Antichoice at the End of Life

Ann Neuman

The defeat of increased funding for end of life care should serve as a warning to all those concerned about autonomy over their own healthcare choices.

This piece is cross-posted in cooperation with The Nation.

Earlier this month, a regulation to provide Medicare coverage for advance care planning counseling—that is, offer reimbursement to doctors for time spent talking to patients about end-of-life care—was abandoned… for the second time.

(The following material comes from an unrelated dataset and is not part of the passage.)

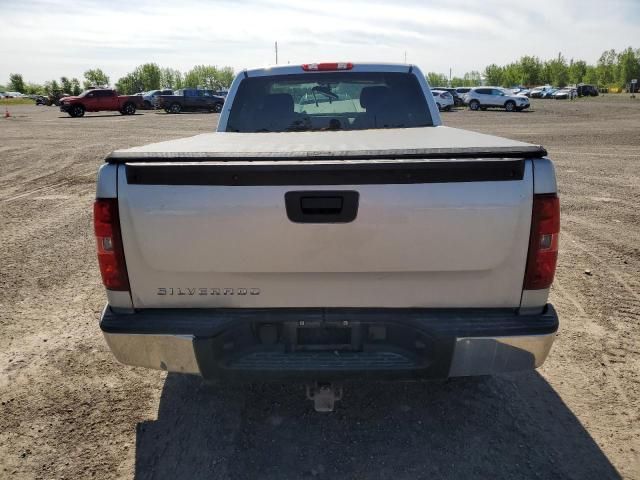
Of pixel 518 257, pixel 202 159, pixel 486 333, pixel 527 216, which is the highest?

Section 1233 of the Patient Protection and Affordable Care Act (PPACA) died a first death in the summer of 2009 in the debate over healthcare reform, during which healthcare opponents characterized the provision as a call for government-run “death panels.” Former Lieutenant Governor of New York State Betsy McCaughey, who consulted with Philip Morris while working on the hit piece against the Clinton healthcare plan “No Exit,” coined the “death panel” moniker; Sarah Palin popularized it. Then John Boehner, at the time the House minority leader, claimed that the provision would lead the country down “a treacherous path toward government-encouraged euthanasia.” Fox & Friends repeated the “death panel” meme dozens of times, and soon, the provision was stripped from the healthcare bill.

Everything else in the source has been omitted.